**WHAT YOU NEED TO DO:** In the listing below, find the line containing "category: gazellegrants" and the line containing "2024-06-25T21:03:01, 3-frame burst.". Repeat exactly those two lines and every line between them, nothing more.

**SUPPLIED DATA:**
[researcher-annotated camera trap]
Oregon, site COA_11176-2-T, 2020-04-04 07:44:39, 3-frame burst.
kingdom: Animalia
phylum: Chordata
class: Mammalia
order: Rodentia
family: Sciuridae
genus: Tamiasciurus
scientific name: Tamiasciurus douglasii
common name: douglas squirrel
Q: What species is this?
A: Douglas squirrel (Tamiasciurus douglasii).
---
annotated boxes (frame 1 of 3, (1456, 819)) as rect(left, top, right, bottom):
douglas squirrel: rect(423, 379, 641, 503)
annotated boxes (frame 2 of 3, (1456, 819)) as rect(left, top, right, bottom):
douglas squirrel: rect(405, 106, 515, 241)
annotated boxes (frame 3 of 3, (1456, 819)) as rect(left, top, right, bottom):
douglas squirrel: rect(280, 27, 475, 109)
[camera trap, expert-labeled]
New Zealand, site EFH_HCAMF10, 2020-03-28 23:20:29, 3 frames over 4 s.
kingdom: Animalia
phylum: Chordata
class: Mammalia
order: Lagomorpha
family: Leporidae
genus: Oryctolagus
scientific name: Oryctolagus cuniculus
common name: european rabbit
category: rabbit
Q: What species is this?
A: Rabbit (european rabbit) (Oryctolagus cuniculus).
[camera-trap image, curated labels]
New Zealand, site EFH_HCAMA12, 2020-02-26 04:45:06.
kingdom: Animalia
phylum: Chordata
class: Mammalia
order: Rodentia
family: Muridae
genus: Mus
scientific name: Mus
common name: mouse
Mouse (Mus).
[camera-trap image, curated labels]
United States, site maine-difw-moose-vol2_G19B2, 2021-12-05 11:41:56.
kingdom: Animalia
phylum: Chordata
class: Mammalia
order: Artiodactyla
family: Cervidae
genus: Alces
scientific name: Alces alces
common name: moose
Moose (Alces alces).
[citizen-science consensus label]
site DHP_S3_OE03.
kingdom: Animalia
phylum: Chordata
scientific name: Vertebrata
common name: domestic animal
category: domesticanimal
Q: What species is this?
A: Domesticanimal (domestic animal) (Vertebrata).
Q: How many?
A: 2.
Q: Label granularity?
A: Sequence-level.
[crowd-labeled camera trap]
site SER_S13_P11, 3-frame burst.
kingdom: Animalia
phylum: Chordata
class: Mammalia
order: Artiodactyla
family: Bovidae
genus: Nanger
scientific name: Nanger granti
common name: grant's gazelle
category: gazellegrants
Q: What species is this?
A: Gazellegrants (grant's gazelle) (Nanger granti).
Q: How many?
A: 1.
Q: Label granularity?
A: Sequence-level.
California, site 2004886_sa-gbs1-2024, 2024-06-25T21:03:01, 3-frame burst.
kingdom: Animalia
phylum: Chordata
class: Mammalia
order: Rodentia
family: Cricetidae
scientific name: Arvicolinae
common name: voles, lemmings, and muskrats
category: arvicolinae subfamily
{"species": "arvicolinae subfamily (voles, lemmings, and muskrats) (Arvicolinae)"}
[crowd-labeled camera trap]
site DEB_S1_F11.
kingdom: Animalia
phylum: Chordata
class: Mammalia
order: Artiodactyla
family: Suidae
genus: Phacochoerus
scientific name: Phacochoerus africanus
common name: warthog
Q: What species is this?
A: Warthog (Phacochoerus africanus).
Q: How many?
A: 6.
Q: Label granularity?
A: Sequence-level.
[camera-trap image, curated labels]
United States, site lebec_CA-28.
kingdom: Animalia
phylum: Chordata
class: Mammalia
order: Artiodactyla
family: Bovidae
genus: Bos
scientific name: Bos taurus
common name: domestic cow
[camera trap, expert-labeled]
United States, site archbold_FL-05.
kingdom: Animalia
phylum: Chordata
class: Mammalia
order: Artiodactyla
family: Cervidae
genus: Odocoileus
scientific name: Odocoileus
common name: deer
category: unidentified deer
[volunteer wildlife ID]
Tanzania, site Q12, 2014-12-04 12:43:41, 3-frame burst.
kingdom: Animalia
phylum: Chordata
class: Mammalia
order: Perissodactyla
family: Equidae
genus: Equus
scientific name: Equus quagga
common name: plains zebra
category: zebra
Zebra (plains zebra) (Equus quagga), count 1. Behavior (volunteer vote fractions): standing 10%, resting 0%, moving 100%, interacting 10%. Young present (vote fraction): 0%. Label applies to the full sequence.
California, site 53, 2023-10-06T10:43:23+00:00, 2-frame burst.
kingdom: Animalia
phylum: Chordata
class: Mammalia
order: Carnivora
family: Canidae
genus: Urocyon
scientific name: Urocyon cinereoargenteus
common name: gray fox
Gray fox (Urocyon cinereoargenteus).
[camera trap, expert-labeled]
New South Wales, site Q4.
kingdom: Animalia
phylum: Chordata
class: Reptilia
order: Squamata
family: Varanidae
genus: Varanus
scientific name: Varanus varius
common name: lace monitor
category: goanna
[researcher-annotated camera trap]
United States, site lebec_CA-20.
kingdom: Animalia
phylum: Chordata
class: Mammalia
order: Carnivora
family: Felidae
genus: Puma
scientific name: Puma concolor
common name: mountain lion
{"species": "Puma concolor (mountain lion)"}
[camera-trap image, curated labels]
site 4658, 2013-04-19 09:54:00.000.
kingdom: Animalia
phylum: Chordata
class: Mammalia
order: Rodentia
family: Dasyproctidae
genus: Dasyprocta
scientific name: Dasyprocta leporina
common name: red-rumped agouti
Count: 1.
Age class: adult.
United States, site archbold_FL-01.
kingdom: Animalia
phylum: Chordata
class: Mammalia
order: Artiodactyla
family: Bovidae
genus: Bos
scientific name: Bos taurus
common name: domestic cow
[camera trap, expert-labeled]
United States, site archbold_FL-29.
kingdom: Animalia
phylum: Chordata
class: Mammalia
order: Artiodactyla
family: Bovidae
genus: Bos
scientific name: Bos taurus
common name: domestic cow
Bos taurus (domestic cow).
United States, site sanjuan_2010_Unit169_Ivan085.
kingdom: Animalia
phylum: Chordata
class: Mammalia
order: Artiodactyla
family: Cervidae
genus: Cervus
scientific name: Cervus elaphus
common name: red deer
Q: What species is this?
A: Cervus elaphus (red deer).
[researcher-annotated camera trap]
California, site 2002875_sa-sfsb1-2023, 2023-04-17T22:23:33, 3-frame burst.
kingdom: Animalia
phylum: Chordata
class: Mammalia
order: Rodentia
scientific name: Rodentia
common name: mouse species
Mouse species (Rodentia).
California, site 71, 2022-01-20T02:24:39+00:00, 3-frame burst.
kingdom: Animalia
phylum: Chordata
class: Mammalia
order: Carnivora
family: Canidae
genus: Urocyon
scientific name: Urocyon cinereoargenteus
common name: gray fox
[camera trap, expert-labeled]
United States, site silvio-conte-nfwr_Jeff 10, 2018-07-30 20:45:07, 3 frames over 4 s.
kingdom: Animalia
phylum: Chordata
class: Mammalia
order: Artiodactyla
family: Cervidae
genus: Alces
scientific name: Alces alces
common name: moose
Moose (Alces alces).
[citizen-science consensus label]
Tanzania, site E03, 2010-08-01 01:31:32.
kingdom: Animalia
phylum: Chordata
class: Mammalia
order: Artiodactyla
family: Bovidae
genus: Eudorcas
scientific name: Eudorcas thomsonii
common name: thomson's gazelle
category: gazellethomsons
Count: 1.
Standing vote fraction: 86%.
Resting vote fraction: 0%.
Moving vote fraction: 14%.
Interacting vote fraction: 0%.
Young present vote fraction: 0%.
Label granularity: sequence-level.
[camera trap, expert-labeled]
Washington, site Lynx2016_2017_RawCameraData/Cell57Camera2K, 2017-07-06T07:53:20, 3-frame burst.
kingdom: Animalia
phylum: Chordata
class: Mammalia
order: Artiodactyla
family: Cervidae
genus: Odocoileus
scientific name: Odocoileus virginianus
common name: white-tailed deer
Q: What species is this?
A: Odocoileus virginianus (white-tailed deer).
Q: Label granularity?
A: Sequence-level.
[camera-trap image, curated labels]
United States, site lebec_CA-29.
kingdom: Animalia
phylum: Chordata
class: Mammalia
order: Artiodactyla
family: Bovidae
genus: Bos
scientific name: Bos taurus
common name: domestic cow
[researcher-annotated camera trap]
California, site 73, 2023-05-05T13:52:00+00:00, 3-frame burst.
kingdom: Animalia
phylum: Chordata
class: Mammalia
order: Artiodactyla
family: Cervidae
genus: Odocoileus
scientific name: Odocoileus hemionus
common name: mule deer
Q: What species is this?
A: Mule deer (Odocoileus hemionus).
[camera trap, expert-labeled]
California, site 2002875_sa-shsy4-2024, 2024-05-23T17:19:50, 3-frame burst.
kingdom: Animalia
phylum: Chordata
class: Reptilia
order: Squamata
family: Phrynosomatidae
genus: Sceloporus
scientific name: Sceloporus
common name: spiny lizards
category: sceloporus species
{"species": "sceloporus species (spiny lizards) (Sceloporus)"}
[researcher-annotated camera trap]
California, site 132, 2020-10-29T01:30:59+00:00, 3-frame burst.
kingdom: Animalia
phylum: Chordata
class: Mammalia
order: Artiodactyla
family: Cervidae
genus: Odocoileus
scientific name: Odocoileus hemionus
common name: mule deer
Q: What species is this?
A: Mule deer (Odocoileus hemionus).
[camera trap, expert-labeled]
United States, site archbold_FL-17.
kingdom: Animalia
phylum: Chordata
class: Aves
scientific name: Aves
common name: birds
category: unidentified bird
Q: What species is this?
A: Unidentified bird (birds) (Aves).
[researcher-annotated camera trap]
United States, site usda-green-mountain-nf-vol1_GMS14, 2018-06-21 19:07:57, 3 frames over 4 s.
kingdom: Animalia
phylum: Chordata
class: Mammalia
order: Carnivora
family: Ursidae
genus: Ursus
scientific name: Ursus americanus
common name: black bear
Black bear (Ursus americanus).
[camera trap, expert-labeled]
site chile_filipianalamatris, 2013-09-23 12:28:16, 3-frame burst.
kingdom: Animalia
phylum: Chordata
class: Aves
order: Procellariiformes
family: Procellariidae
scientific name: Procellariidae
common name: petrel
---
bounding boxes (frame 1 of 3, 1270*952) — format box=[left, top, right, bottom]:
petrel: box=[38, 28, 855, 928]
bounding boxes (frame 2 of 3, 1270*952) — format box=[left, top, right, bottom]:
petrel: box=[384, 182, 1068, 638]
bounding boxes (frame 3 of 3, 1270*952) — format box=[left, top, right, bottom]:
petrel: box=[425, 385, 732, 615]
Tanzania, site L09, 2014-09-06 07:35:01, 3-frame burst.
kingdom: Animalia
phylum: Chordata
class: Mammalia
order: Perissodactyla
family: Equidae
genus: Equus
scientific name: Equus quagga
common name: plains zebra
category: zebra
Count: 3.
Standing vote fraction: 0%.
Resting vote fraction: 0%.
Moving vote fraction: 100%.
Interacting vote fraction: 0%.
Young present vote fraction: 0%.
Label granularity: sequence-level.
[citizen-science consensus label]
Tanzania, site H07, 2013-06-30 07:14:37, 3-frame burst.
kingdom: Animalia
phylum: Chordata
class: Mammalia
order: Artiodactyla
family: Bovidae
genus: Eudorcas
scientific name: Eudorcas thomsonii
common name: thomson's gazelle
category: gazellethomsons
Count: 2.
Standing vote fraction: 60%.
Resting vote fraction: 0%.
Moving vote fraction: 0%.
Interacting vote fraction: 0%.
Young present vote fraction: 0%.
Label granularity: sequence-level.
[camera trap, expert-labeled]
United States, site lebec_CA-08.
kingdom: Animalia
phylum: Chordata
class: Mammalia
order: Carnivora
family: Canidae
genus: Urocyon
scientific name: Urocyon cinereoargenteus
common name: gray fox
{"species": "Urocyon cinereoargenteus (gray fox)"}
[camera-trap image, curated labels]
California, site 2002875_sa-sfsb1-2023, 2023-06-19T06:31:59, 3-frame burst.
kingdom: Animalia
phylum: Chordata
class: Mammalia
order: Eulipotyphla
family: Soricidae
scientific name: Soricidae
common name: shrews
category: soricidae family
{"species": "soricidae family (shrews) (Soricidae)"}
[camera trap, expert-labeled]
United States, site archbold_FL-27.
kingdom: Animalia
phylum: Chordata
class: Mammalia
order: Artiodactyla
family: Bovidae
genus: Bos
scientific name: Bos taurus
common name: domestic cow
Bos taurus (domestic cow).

**ANSWER BOX:**
category: gazellegrants
Q: What species is this?
A: Gazellegrants (grant's gazelle) (Nanger granti).
Q: How many?
A: 1.
Q: Label granularity?
A: Sequence-level.
California, site 2004886_sa-gbs1-2024, 2024-06-25T21:03:01, 3-frame burst.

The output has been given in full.